╭──

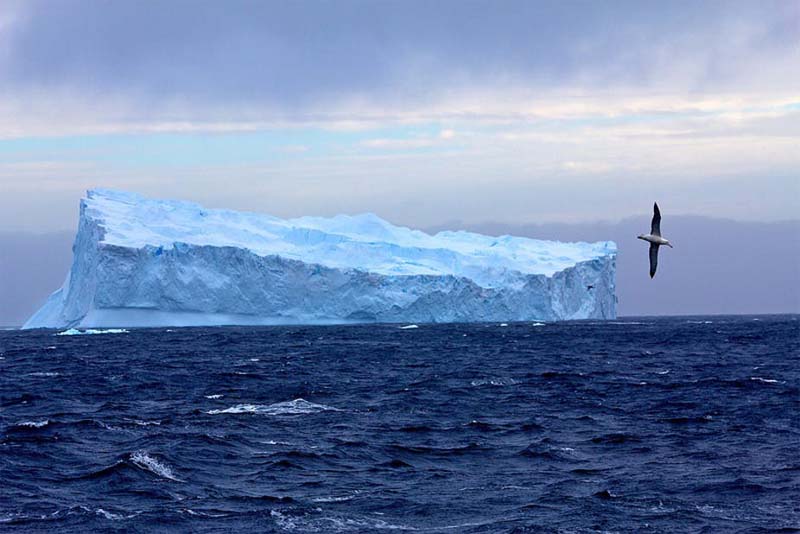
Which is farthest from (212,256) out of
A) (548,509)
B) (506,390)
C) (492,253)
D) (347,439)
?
(548,509)

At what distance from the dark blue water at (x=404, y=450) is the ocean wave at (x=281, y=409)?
0.06 metres

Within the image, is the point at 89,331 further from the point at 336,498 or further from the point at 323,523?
the point at 323,523

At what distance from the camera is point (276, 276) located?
61.6 meters

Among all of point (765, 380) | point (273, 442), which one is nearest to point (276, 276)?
point (765, 380)

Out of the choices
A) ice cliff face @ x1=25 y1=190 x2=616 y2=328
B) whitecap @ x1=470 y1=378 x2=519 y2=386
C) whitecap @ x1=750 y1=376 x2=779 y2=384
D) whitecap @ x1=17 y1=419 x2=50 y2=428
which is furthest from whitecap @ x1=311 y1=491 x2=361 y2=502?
ice cliff face @ x1=25 y1=190 x2=616 y2=328

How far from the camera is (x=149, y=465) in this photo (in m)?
14.5

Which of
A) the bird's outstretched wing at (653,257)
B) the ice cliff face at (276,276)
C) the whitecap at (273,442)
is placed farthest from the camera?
the ice cliff face at (276,276)

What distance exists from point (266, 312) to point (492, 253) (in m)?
16.0

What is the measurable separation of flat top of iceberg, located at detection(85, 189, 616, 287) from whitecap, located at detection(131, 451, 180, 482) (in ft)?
145

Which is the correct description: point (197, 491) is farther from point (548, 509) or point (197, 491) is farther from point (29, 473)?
point (548, 509)

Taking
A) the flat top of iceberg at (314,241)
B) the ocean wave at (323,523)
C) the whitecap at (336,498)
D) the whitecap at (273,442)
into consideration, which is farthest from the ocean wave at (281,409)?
the flat top of iceberg at (314,241)

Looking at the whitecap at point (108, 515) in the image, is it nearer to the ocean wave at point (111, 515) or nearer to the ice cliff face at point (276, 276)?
the ocean wave at point (111, 515)

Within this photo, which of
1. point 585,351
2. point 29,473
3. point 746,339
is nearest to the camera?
point 29,473

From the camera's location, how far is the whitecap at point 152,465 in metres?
14.1
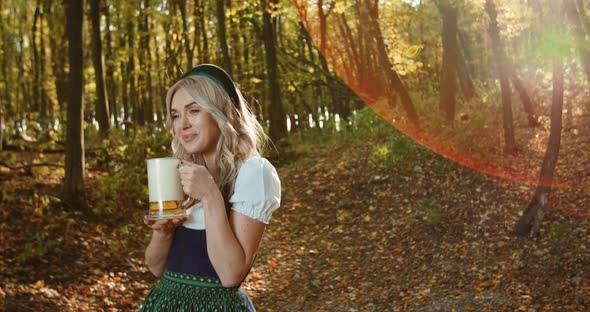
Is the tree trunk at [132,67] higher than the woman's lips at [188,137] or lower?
higher

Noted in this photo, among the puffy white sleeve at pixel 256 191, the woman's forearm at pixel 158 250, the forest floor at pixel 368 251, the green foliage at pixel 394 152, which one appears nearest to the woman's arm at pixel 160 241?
the woman's forearm at pixel 158 250

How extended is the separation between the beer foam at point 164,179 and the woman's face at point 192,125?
0.16 m

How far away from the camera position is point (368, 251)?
814 centimetres

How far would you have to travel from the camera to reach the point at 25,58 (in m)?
29.8

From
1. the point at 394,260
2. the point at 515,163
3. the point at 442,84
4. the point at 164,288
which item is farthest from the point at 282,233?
the point at 164,288

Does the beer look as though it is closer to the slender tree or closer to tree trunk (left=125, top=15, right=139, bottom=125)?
the slender tree

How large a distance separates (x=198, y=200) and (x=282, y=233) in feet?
24.0

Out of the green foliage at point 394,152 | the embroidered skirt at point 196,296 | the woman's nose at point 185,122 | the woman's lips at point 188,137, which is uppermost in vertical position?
the woman's nose at point 185,122

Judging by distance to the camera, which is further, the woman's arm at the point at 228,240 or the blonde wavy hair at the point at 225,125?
the blonde wavy hair at the point at 225,125

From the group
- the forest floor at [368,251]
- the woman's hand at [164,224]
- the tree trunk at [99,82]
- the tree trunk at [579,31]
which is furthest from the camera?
the tree trunk at [99,82]

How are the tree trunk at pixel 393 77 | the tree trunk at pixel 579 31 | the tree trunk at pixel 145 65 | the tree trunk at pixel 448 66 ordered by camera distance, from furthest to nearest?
1. the tree trunk at pixel 145 65
2. the tree trunk at pixel 448 66
3. the tree trunk at pixel 393 77
4. the tree trunk at pixel 579 31

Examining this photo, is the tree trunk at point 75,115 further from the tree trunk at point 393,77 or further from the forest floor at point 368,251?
the tree trunk at point 393,77

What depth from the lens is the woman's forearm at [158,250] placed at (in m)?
2.13

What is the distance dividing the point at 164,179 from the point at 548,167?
633cm
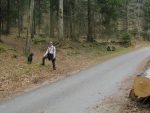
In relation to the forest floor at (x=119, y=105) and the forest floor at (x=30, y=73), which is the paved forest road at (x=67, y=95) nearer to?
the forest floor at (x=119, y=105)

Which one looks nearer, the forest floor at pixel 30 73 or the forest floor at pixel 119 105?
the forest floor at pixel 119 105

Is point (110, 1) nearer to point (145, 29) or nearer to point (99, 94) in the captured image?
point (99, 94)

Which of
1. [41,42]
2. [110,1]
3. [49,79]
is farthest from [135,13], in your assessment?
[49,79]

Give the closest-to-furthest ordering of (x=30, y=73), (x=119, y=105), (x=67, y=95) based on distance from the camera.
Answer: (x=119, y=105), (x=67, y=95), (x=30, y=73)

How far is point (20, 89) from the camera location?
15.1m

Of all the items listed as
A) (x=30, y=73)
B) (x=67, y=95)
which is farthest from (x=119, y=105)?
(x=30, y=73)

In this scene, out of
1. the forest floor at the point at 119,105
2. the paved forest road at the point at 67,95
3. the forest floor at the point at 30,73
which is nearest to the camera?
the forest floor at the point at 119,105

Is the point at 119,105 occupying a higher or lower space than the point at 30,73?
lower

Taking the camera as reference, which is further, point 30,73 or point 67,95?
point 30,73

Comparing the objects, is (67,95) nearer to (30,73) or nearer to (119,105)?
(119,105)

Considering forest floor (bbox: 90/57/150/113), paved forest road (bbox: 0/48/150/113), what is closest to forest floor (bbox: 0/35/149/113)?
forest floor (bbox: 90/57/150/113)

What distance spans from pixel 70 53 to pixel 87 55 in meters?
1.55

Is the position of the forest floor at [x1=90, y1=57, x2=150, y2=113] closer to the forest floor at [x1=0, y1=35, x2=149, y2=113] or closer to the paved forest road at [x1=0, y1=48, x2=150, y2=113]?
the forest floor at [x1=0, y1=35, x2=149, y2=113]

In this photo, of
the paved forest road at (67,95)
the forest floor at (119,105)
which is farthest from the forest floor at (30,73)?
the paved forest road at (67,95)
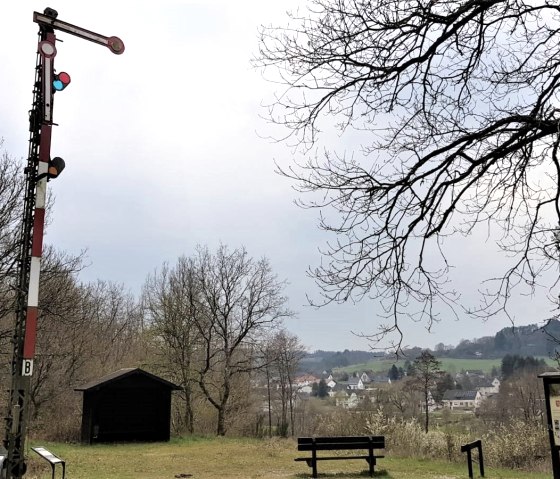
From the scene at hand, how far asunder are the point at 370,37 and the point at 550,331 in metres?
3.48

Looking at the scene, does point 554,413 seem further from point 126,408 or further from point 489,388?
point 489,388

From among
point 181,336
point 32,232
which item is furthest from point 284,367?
point 32,232

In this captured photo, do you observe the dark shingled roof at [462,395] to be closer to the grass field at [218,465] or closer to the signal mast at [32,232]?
the grass field at [218,465]

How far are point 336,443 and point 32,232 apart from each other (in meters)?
8.22

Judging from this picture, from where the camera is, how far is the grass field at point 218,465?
1201cm

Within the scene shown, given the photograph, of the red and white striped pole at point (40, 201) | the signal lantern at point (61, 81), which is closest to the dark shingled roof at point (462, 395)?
the red and white striped pole at point (40, 201)

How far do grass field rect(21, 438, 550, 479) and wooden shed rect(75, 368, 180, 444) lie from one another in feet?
3.84

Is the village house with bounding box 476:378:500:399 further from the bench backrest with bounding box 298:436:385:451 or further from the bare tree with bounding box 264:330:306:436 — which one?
the bench backrest with bounding box 298:436:385:451

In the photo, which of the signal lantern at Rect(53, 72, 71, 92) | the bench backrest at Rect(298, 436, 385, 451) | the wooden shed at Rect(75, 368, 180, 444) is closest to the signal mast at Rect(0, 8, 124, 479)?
the signal lantern at Rect(53, 72, 71, 92)

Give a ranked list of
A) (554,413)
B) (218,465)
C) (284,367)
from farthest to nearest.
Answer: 1. (284,367)
2. (218,465)
3. (554,413)

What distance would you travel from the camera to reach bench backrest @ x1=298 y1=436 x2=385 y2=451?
1148 cm

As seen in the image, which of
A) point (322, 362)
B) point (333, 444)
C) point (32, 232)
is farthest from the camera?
point (322, 362)

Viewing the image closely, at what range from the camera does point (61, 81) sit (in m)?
6.31

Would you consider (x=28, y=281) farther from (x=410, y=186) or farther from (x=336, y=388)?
(x=336, y=388)
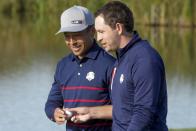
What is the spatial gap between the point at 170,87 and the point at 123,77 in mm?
12483

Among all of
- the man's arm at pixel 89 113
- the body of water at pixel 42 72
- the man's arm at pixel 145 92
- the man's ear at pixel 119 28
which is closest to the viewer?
the man's arm at pixel 145 92

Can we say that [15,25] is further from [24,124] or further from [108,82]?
[108,82]

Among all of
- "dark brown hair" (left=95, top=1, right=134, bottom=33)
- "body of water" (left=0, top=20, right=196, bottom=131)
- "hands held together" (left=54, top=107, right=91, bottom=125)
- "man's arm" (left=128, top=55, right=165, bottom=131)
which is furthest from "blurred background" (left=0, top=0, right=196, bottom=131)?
"man's arm" (left=128, top=55, right=165, bottom=131)

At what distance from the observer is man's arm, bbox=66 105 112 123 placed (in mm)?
5070

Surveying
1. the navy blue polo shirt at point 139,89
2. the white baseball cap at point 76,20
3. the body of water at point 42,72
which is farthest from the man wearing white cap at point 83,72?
the body of water at point 42,72

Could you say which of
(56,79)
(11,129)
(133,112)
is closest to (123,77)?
(133,112)

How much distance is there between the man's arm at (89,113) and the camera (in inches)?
200

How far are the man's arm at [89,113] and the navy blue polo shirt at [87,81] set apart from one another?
8cm

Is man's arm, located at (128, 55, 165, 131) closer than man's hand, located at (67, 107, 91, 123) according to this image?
Yes

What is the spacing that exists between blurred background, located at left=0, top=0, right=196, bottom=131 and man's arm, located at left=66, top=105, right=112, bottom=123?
411 centimetres

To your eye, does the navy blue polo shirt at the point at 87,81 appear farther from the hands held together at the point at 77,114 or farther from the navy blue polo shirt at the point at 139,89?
→ the navy blue polo shirt at the point at 139,89

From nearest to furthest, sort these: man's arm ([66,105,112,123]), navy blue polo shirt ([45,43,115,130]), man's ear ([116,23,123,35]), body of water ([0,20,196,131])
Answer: man's ear ([116,23,123,35])
man's arm ([66,105,112,123])
navy blue polo shirt ([45,43,115,130])
body of water ([0,20,196,131])

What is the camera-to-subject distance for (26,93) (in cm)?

╰──

Goal =>
Report how many lines of the material contain the string "iceberg". Give only the number.

Task result =>
3